So, let’s pick up where we left off, shall we? After taking a year off before college to coach, I headed to my first practice as a college volleyball player. Even though I went to a very small school, I could tell right away that my skills were rusty and my conditioning was behind everyone else’s. When I got to basketball season, my confidence took an even bigger hit. I went from a post player to a guard (bad, bad news for someone with my lackluster ball-handling abilities) and didn’t have as much time to learn the plays due to volleyball commitments.
As I’ve mentioned, sports were my identity. Finding myself at the bottom of the talent pool and struggling to keep up with my tons of activities along with my grades set off a spiral into depression. I eventually quit basketball and started coming back to normal. With my sudden decrease in physical activity, I started to gain weight (the freshman 30 or so).
For the rest of my college years, I cycled between losing and gaining the same 30 pounds or so.
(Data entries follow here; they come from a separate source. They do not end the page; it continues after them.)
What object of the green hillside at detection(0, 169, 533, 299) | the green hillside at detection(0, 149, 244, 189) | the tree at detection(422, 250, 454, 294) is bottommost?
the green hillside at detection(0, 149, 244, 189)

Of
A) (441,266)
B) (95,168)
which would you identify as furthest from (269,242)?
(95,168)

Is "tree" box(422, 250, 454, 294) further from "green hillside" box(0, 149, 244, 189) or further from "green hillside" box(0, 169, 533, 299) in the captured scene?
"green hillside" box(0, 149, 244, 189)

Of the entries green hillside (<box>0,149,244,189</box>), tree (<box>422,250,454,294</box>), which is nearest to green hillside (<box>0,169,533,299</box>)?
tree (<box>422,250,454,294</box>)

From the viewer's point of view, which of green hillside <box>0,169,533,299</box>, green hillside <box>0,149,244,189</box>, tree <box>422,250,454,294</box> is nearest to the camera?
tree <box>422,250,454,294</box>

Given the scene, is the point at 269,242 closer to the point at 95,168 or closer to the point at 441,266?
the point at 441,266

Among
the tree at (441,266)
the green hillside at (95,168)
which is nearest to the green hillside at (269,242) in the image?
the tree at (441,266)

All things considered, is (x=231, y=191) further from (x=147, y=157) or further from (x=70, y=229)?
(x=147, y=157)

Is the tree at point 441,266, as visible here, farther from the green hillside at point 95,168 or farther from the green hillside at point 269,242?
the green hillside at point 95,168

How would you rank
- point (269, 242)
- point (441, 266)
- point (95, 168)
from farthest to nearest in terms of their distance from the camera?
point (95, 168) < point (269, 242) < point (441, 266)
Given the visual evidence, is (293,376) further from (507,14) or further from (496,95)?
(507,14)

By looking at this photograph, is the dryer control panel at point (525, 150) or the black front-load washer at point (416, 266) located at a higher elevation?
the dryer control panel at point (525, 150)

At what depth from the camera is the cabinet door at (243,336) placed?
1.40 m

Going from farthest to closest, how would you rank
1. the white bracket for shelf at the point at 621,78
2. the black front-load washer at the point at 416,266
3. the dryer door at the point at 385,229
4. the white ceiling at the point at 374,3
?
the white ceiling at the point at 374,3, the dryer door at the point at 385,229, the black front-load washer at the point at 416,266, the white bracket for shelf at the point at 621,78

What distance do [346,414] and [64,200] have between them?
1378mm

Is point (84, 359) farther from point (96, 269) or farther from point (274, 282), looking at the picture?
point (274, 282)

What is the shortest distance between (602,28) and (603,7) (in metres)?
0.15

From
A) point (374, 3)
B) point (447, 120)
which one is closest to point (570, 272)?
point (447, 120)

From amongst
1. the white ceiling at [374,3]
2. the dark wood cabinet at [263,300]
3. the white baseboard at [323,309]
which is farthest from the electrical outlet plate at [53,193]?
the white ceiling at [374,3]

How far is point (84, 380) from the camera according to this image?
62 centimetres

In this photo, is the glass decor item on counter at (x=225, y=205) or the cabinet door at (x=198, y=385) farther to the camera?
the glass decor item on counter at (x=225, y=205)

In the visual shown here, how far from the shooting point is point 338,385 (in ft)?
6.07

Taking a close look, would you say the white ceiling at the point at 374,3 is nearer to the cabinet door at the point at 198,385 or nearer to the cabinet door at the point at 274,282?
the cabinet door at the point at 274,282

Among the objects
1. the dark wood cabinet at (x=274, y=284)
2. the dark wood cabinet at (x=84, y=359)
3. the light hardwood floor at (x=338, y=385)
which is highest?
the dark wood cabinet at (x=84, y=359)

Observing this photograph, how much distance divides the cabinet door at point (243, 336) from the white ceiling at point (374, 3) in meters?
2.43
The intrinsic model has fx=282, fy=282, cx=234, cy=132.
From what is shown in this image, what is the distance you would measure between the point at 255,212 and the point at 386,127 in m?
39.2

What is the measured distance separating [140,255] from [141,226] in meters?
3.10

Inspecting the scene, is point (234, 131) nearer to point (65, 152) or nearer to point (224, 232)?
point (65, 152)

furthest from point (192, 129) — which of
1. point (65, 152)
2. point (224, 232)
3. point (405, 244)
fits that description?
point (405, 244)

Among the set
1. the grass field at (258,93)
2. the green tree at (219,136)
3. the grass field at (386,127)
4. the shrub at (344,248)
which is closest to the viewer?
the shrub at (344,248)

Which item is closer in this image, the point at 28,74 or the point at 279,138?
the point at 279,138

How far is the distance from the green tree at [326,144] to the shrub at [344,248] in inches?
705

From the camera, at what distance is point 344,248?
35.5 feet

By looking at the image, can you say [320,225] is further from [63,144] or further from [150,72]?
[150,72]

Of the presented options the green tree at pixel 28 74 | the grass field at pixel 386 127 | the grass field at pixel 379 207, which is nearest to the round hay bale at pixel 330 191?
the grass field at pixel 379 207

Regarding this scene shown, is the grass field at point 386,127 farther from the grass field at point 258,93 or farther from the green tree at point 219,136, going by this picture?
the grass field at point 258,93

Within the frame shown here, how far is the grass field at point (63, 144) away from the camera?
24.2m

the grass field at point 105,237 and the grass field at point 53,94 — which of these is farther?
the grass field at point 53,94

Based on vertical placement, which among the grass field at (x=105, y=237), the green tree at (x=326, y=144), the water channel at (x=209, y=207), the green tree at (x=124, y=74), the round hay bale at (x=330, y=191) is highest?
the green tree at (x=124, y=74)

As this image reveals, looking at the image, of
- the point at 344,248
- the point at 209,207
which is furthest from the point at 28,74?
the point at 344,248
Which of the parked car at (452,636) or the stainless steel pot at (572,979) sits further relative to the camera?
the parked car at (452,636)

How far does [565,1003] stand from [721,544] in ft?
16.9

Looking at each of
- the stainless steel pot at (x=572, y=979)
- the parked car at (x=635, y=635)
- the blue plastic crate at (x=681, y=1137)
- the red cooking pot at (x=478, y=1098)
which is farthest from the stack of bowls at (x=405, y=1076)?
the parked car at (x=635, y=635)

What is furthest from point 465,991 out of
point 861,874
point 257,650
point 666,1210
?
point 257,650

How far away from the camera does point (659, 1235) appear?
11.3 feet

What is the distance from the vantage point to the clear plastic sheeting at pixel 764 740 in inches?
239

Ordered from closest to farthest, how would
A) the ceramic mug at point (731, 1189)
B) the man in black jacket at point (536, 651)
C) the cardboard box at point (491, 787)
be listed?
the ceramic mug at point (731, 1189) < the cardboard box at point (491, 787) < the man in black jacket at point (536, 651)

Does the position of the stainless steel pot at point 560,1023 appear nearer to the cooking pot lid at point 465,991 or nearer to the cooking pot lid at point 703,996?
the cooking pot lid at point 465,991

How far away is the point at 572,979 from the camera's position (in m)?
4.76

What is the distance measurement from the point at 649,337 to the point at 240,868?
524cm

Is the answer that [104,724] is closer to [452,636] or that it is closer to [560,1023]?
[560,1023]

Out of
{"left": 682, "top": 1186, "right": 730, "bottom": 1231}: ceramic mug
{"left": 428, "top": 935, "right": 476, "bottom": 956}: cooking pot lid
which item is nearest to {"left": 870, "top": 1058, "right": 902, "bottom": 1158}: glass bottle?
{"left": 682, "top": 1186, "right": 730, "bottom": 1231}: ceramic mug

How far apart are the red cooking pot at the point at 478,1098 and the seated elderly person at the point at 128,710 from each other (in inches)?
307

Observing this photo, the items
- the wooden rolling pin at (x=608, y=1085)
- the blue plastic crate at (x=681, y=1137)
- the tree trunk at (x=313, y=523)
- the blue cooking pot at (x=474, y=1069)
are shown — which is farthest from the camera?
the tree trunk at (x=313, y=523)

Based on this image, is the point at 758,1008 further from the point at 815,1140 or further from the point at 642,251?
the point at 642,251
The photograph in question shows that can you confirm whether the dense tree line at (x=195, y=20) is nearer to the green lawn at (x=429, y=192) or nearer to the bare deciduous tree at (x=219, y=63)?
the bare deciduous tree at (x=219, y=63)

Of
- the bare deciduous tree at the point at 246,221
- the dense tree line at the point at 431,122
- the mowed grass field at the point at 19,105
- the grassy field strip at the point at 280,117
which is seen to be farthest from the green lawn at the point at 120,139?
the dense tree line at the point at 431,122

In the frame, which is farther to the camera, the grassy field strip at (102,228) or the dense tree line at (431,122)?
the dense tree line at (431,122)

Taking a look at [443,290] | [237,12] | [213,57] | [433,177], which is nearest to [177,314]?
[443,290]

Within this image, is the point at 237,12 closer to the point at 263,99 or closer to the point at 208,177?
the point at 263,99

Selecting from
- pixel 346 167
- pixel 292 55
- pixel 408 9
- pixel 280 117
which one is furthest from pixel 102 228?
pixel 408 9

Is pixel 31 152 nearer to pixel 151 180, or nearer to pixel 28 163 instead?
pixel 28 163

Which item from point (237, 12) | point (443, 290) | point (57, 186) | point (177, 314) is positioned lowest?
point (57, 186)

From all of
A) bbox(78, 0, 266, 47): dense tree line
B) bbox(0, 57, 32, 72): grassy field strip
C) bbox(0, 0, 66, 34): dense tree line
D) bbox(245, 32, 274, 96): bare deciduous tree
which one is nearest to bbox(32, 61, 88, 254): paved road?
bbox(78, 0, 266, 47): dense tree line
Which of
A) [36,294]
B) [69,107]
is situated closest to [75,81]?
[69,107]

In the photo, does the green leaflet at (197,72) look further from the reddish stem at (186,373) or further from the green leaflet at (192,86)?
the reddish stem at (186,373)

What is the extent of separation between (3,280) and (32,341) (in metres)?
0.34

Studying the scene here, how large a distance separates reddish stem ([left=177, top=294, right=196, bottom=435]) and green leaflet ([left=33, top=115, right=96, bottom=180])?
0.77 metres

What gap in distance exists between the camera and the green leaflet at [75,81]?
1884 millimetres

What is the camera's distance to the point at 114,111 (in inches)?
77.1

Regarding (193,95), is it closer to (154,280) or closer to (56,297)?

At times, I was hyper-focused on losing weight and other times would eat my way through my problems and balloon up. I became particularly skilled at secret eating, as some of my previous roommates might already know (Pamela’s cherry cordials, Savannah’s Pop Tarts, etc.). It would be embarrassing to disclose how many candy bars I purchased from the vending machine during that time period (and how many I consumed in one sitting and where I consumed them).
As a physical education major, I felt like a fraud. How could anyone take me seriously if I graduated and became a fat PE teacher? I wanted to help the kids who weren’t the most athletic come to love being physically active, but I couldn’t even help myself. What I hadn’t learned yet is that my own efforts could never be enough.